**抽出本文**
園子温 『希望の国』 “希望”と“絶望”の関係
『ヒミズ』でも東日本大震災の被災地での撮影を敢行した、園子温の最新作。

『希望の国』は原発事故を題材としている。そこにはかなりデリケートな問題が含まれているようだ。最近はヒット作を連発している園子温の映画ですら、制作費が日本だけでは賄えないほどなのだ。
園監督は被災地に入り綿密な取材を行っているが、それでも一部の人からの非難は避けられないだろう。この映画はフィクションだが、題材が題材だけに、それを現実と照らし合わせて考えざるを得ないからだ。現実の側から映画という虚構を批判するのだ。
これは当然の反応でもあるだろう。この問題は、この国に住む人ならば、少なからず自分の問題として受け止めざるを得ないからだ。そして被災者からすれば、自分の体験した現実と違うと思うかもしれないし、想い出したくない部分もあって不愉快に感じるかもしれない。
当然のことながら、この映画の意図は被災者を不快にさせるためにあるのではない(もちろん映画の感想を記す私も同じだ)。この映画は、原発事故という未曾有の事態を忘れないよう記録するためなのだ。
『希望の国』は原発事故の被災者となった3組の男女の姿を描く。避難区域の境界線に位置する小野家の老夫婦(泰彦と智恵子)と、その息子夫婦(洋一といずみ)、さらに隣家の若いカップル(ミツルとヨーコ)だ。老夫婦は妻智恵子がアルツハイマーを患っていることから、故郷を去ることを拒否する。洋一といずみは未来を見据え、渋々ながらも故郷の家から避難する。ミツルとヨーコは津波で行方が知れないヨーコの親を探し回ることになる。
物語のなかには原発批判や政府批判もあるし、放射能を浴びた被災者への差別も描かれるのだが、この映画はそれらのプロパガンダではない。
例えば、最初は放射能を浴びたとして差別されることに苛立ついずみだが、子供ができたことを知ると今度は極端な放射能恐怖症になり自ら防護服を着るようになる。また、情報公開しない政府を糾弾する言葉もあるが、ラストの洋一の行動は生きていくために情報を遮断するという決断なのだ(逃げる場所もない現状においては、放射能に過剰に敏感だと生きていけない)。『希望の国』という映画は、“脱原発”だとかの特定のメッセージを声高に叫ぶものでない。被災地で生きている人たちの現実の姿を描くものなのだ。(*1)

**抽出データ**
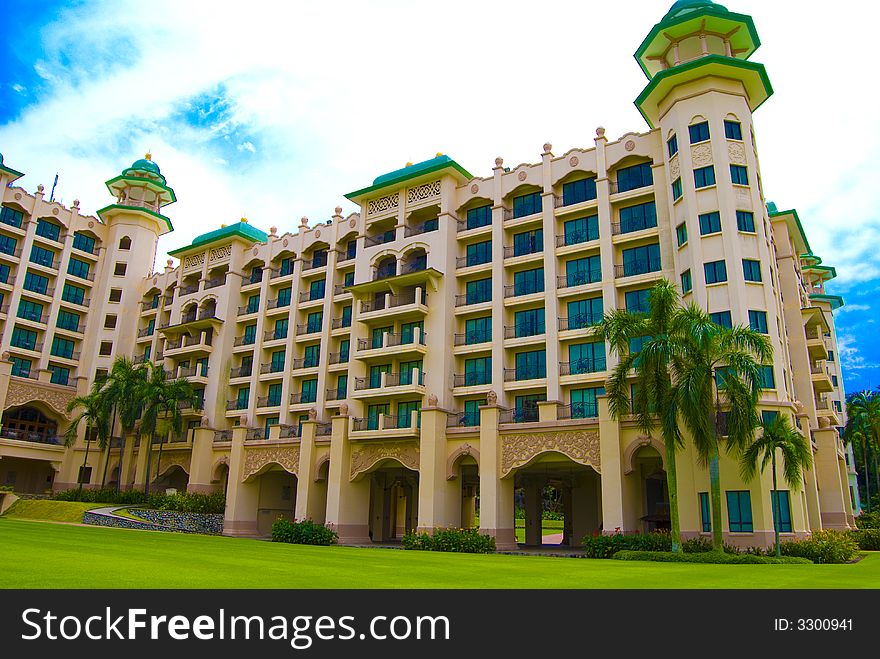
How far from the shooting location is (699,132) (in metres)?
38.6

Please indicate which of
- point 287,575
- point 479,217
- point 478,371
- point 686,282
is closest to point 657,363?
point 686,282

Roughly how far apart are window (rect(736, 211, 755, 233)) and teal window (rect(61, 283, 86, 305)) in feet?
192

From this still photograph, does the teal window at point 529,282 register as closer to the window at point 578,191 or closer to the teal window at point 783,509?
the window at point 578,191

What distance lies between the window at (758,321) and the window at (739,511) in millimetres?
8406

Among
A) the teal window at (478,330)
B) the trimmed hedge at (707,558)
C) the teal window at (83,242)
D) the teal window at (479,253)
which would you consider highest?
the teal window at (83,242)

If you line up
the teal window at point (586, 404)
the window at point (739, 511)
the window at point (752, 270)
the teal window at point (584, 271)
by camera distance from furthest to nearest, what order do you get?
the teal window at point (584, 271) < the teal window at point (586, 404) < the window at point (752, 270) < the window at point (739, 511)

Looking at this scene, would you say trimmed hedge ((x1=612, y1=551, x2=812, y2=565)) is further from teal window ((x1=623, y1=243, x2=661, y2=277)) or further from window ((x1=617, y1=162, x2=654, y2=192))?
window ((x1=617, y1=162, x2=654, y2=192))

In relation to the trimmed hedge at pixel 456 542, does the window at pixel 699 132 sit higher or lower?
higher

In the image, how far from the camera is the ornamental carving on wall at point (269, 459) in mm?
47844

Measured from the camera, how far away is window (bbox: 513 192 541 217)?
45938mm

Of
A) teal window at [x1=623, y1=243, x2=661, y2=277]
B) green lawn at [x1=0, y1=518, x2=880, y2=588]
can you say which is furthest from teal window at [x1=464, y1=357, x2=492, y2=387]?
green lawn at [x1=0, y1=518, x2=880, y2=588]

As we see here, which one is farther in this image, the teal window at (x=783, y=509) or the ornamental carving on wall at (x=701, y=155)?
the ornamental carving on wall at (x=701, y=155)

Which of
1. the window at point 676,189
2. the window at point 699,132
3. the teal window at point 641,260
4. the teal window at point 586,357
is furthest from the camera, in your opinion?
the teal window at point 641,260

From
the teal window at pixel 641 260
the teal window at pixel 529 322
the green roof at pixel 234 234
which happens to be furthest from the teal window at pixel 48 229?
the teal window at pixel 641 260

**課題 A**
『希望の国』の評論を「園監督は被災地に入り綿密な取」を含む語句から書き始め、「ないよう記録するためなのだ。」で終えて書き写しなさい。その際、「園監督」を「監督」に置き換えること。
**課題 B**
『希望の国』の評論によると、園監督が被災地で綿密な取材を行っても、一部の人からの非難が避けられないとされるのはなぜか。1〜3文で説明しなさい。
**課題 C**
『希望の国』の評論で、原発事故の被災者として描かれる3組の男女について、名前が挙げられている人物をすべて書き出しなさい。
データは、『希望の国』の評論とは別個の資料である。

**解答 A**
監督は被災地に入り綿密な取材を行っているが、それでも一部の人からの非難は避けられないだろう。この映画はフィクションだが、題材が題材だけに、それを現実と照らし合わせて考えざるを得ないからだ。現実の側から映画という虚構を批判するのだ。
これは当然の反応でもあるだろう。この問題は、この国に住む人ならば、少なからず自分の問題として受け止めざるを得ないからだ。そして被災者からすれば、自分の体験した現実と違うと思うかもしれないし、想い出したくない部分もあって不愉快に感じるかもしれない。
当然のことながら、この映画の意図は被災者を不快にさせるためにあるのではない(もちろん映画の感想を記す私も同じだ)。この映画は、原発事故という未曾有の事態を忘れないよう記録するためなのだ。

**解答 B**
この映画はフィクションだが、原発事故という題材のために、観る側は現実と照らし合わせて考えざるを得ないからである。その結果、現実の側から映画という虚構が批判されることになる。

**解答 C**
泰彦、智恵子、洋一、いずみ、ミツル、ヨーコ